Measurements of Force-Driven Changes in Bound Protein Numbers on a Single DNA

Abstract

DNA compaction and chromosome organization involve the dynamic interaction of long DNA molecules and many copies of various proteins. Determining numbers of proteins bound to large DNAs is important to understand their chromosomal functions and protein numbers may be affected not only by chemical factors, but also by physical factors such as mechanical forces generated in DNA, e.g., by transcription or replication (1). We performed single-DNA stretching experiments with bacterial nucleoid proteins HU (2) and Fis, where we verified that the force-extension measurements were in thermodynamic (chemical-mechanical) equilibrium. Given thermal equilibrium of protein binding, we could use a thermodynamic Maxwell relation to deduce the change of protein number on a single stretched DNA due to varied applied force.

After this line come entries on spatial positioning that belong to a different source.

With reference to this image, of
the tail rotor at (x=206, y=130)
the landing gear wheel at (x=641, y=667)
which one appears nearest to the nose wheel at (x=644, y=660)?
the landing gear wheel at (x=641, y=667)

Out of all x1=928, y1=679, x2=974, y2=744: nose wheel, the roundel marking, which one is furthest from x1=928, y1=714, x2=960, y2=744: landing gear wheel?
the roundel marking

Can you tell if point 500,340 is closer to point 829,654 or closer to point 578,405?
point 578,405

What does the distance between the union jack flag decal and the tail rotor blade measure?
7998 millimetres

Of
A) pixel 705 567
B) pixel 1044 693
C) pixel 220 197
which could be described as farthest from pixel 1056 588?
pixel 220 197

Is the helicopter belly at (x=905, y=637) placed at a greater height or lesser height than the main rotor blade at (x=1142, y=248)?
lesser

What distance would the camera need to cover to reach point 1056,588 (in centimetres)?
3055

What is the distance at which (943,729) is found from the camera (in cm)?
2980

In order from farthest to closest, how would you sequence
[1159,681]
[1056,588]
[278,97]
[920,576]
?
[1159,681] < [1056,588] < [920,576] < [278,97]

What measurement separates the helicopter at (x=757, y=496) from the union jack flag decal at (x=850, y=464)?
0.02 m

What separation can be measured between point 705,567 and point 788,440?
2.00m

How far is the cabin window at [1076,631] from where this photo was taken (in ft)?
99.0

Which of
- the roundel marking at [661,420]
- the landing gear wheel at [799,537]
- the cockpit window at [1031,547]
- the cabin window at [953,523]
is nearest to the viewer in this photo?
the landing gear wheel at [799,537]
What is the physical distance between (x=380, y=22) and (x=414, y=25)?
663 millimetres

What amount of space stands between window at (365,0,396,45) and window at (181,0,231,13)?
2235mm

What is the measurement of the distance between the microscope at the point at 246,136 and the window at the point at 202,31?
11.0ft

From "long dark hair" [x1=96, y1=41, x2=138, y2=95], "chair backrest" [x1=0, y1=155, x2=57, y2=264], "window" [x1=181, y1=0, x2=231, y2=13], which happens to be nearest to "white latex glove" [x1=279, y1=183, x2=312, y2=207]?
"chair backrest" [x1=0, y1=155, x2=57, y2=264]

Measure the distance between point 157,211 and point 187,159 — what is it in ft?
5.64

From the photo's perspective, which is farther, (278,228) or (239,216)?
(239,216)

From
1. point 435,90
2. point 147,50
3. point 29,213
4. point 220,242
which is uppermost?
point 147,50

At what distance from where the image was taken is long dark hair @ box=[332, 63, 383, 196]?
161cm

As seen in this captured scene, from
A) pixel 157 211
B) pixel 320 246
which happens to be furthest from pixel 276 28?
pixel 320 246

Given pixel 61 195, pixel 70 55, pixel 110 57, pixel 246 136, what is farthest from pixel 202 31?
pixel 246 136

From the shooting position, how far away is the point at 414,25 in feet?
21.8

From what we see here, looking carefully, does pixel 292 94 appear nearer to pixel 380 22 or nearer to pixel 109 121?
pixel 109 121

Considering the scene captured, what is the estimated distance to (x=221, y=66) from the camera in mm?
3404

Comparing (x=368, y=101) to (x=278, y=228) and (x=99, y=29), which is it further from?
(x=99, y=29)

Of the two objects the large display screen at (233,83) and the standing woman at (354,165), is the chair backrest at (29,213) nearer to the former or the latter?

For the binding of both HU and Fis under conditions where they compact DNA, the numbers of bound proteins decreased as force was increased from 0.03 to 12 pN. This effect saturated with force for HU, but did not for Fis, reflecting the tighter binding of the latter to DNA. The experimental results agree well with expectations of binding numbers based on electrophoretic mobility shift assay data, and the HU data agree well with results from a simple statistical-mechanical model of DNA-bending proteins. This thermodynamic approach may be applied to measure force-driven changes in numbers of a wide variety of molecules bound to DNA or to other polymers; in the case of proteins binding to DNA, force-dependent binding suggests mechano-chemical mechanisms for gene regulation. 1. C. Bustamante, Z. Bryant, S. B. Smith, Nature, (2003). 2. B. Xiao, R. C. Johnson, J. F. Marko, Nucleic Acids Res, (2010).